Friday, June 9, 2017

June 2017 Writing Resources

1. Jennifer Crusie discusses Protagonist/Conflict/Antagonist and formulating a one-sentence story premise to keep your writing on track.

2. Over at Black Gate, Tina Jens discusses a revised character sheet to help you really get to know your characters in detail.

3. Lydia Schoch discusses The Seven Deadly Sins Of Writing, which are also worth thinking about in terms of their corresponding virtues.

For myself, I've been spending a lot of time cogitating on opening lines and opening scenes, and what kind of promises they make to my readers. I'm thinking specifically in terms of the projects that I'm working on (in no small part because one of the projects continues to frustrate me on precisely these grounds: I can't seem to find a satisfactory jump-off point).

Taking my cue from the Jennifer Crusie article above, I think my premise looks something like this:
A member of the City Watch joins forces with a renegade outlander to try to break the curse that has plunged the city into darkness, plagues, and monsters.

So my current options for opening lines look something like this:
  • Somber made his escape well before dawn on the last day of the harvest festival, when everyone by rights should have been asleep.
  • Maija had been drinking steadily for two hours when the disaster began.
  • Somber hadn't intended to do anything other than get out of the city as quickly as possible, but the boy's arm was broken and there was nobody else around.
  • Maija took three long swallows of her drink, then settled back on the bench. It was the last night of Harvest, and she was with her friends in their favorite restaurant, out on the balcony that overlooked the square. Alcohol, food, and good company were finally conspiring to help her relax.

Those are four different approaches, starting with two different characters (Maija is the Warden of the City Watch, Somber is the renegade outlander) and building from very different aspects of their personalities and situations. They offer different access points to the story. They make different promises to the reader.
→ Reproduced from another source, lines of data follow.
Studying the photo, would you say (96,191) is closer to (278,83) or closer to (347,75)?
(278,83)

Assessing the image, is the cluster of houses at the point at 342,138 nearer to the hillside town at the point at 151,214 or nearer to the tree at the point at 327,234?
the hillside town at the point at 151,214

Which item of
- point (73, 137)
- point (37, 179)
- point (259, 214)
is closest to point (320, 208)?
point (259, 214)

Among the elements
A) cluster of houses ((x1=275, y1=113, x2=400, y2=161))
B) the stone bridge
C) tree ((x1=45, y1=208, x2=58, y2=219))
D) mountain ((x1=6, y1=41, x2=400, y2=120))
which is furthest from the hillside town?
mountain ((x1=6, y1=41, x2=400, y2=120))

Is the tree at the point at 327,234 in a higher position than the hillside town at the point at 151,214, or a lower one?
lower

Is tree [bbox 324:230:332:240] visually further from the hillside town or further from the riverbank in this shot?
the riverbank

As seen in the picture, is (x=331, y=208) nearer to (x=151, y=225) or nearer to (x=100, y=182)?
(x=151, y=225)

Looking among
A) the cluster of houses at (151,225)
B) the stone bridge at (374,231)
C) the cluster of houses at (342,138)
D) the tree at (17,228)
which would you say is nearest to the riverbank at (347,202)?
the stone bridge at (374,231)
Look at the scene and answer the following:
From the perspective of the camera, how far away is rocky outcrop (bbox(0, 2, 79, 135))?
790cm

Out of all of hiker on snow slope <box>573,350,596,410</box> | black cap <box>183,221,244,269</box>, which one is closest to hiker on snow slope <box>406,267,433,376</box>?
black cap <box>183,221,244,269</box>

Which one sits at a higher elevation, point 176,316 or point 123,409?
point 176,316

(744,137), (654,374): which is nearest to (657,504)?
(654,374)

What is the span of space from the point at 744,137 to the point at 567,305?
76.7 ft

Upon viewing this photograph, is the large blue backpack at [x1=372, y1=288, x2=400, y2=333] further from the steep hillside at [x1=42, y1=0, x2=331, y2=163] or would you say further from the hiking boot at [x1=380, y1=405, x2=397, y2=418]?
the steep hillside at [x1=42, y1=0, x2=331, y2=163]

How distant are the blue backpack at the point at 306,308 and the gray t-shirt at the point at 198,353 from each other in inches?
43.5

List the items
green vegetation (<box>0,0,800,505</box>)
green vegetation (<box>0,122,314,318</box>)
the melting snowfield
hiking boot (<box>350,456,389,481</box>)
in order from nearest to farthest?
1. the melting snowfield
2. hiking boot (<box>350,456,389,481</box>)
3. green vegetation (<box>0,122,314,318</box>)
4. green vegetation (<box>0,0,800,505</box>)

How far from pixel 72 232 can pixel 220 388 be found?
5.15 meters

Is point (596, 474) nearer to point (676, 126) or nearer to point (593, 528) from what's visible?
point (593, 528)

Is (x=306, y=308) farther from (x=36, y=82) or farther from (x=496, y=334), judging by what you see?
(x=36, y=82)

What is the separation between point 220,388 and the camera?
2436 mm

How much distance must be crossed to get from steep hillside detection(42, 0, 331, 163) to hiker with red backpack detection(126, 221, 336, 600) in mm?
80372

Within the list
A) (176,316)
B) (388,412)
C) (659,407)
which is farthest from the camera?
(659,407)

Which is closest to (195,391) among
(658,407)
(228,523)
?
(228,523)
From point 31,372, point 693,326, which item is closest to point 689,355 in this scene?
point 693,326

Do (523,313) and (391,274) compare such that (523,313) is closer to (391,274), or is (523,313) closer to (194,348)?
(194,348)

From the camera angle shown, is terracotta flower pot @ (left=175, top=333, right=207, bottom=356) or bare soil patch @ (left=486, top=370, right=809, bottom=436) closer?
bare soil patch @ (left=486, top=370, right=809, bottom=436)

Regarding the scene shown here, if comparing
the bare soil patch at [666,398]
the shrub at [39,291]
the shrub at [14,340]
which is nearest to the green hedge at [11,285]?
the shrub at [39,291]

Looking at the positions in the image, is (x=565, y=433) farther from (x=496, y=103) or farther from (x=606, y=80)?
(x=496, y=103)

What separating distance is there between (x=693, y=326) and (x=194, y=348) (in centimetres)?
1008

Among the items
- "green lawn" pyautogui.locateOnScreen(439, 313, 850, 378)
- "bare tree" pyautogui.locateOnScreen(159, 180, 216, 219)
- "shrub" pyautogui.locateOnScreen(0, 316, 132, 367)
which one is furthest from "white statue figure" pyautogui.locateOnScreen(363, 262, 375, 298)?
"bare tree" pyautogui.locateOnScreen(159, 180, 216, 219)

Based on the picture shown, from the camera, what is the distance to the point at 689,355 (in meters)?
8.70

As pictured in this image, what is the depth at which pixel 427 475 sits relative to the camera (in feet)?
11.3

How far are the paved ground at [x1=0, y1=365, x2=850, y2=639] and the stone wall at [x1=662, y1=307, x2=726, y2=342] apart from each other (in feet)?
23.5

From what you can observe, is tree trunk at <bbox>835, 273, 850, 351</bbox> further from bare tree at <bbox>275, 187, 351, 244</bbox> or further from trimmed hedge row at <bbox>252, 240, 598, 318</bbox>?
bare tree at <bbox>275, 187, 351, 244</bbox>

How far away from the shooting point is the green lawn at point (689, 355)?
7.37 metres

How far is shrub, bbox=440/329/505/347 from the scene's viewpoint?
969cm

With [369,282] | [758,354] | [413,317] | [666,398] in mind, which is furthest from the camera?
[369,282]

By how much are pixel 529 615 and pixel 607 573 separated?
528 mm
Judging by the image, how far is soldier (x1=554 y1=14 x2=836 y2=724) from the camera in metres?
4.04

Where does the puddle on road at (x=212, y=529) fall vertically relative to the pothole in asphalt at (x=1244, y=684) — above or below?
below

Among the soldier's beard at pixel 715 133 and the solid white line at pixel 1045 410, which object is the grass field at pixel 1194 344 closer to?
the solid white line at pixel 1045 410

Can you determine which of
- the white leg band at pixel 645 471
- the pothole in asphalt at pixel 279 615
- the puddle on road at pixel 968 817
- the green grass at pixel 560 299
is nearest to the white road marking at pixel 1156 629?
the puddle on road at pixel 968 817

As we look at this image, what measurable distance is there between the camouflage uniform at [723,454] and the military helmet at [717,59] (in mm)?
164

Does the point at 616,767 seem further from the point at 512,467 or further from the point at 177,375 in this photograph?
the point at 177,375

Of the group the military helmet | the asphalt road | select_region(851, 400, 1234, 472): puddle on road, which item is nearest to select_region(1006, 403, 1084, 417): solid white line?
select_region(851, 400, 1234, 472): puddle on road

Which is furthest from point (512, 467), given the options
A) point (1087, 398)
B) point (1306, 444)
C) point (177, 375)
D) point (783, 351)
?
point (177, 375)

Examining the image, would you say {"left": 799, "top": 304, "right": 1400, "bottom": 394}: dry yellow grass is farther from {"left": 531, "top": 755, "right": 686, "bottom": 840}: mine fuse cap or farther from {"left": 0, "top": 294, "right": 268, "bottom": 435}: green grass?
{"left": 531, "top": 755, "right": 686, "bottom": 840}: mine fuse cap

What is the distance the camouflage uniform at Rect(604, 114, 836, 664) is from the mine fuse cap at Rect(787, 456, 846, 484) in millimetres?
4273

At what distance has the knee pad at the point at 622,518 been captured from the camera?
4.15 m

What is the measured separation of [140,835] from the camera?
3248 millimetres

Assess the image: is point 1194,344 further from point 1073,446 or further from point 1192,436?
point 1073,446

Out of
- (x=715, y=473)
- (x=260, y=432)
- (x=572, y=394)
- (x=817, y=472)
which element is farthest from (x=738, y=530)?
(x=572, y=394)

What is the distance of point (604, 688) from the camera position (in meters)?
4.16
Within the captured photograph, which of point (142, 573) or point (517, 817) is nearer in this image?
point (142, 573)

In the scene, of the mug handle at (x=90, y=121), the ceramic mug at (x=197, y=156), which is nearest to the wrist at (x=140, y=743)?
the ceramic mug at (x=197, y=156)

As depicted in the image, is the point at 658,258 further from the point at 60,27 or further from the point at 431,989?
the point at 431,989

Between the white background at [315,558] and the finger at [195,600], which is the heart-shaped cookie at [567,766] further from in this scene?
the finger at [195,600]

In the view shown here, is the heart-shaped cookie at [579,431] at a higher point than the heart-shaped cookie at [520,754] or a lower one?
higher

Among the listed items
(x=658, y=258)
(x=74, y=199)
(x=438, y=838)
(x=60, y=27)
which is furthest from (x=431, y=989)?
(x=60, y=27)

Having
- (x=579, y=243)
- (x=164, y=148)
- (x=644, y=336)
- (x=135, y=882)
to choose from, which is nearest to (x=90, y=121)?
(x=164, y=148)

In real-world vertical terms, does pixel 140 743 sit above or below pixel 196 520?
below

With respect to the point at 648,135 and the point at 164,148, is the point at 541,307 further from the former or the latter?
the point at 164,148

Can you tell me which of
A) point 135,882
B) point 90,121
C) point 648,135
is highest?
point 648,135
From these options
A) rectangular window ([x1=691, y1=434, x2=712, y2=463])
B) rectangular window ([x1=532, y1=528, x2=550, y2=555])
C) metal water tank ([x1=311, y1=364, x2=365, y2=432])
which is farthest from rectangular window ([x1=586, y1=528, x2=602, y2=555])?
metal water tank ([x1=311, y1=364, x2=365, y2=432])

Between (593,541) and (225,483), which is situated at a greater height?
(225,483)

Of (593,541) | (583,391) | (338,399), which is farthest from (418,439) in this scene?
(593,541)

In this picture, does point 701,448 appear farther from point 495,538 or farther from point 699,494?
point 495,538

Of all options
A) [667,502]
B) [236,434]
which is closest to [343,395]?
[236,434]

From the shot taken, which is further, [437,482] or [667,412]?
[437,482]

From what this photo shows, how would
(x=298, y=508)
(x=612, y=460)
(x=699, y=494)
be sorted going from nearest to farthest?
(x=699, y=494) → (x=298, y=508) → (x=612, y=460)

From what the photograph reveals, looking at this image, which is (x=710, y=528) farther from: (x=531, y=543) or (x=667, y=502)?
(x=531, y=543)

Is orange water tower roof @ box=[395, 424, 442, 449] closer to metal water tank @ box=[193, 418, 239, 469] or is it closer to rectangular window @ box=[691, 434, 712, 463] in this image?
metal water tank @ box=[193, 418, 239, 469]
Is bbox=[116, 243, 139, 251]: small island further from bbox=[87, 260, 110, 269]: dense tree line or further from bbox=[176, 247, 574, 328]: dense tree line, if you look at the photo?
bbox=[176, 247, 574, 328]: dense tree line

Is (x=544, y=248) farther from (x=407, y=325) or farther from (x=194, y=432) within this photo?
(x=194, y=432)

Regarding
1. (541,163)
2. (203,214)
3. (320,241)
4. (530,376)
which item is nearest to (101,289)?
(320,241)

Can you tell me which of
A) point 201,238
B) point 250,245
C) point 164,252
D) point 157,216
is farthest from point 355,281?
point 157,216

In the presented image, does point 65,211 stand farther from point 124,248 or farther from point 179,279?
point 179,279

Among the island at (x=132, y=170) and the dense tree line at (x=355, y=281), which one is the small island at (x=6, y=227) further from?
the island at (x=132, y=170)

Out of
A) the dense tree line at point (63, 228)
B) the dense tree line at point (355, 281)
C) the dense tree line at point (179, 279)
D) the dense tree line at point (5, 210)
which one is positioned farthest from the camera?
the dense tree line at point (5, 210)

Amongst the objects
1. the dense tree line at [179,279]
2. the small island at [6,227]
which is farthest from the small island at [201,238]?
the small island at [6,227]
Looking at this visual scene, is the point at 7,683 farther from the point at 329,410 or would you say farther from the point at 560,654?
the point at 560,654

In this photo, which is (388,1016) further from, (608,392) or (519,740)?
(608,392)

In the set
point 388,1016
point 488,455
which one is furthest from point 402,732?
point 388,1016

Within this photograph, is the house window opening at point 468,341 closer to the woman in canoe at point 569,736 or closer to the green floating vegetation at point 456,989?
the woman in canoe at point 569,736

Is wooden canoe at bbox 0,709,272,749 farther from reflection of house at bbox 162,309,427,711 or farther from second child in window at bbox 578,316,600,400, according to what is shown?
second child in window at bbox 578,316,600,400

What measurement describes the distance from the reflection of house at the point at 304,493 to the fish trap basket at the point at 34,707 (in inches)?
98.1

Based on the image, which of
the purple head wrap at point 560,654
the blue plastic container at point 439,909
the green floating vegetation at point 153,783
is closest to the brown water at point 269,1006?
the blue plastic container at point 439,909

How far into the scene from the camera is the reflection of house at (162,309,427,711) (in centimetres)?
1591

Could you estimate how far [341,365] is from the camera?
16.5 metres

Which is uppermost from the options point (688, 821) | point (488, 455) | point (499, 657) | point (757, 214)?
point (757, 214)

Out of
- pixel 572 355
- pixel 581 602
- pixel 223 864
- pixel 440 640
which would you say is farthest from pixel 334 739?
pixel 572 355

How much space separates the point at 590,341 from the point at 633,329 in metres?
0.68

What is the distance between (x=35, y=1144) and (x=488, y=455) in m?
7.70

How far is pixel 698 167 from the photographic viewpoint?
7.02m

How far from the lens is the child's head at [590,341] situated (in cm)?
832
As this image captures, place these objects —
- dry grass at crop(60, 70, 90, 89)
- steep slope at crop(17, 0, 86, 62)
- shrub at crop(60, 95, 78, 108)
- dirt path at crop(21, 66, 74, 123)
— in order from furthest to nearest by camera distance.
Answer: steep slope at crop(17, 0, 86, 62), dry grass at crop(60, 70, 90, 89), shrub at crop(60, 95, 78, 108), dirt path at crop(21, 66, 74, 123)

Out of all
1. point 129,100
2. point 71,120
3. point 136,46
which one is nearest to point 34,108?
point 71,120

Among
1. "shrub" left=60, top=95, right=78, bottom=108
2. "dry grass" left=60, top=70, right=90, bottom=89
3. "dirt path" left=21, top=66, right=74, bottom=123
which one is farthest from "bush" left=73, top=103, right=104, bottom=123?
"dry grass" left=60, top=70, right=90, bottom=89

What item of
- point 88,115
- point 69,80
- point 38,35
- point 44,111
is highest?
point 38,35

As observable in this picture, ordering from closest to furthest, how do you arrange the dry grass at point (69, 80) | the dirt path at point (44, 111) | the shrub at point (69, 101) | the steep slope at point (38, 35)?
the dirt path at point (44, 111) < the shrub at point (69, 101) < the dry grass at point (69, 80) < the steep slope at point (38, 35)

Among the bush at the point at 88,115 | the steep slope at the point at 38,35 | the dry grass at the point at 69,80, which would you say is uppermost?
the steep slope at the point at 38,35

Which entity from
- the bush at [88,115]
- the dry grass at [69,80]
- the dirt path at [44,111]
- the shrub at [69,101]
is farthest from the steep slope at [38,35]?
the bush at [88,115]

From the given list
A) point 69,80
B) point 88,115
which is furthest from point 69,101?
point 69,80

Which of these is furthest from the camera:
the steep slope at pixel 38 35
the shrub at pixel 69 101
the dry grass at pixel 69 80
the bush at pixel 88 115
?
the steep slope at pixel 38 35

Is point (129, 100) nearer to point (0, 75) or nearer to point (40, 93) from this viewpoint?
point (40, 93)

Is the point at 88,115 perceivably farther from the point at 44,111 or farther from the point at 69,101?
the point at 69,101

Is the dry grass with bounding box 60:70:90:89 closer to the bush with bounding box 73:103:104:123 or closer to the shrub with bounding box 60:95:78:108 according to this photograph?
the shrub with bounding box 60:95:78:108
They set different expectations.

I think it's time to pick one, and go with it.

...And I think I'd like to write out a setup like this for at least one other current project, maybe two.


  1. Thanks for the mention. :)

    Which one of those opening lines appeals the most to you?

    All of them have their merits, but I liked the little twist at the end of "Maija had been drinking steadily for two hours when the disaster began." You don't normally expect the main character to be thrown into a disaster when they're drunk.

  2. I've often considered using a GURPS character sheet as a way of outlining characters. It allows for much more detail than a D&D based system, but the one at Blackgate looks more detailed than that. I think I'd borrow one thing from the World of Darkness though: Nature/Demeanor. One's nature is pretty much a summation of core identity while demeanor is all about the mask one presents to the world. They can be very different.

    1. I do really love the GURPS character creation system, but you're right that nature/demeanor is actually a really good jump-off point; once you have that, you can fill in everything else, and for a minor character it may be all you need.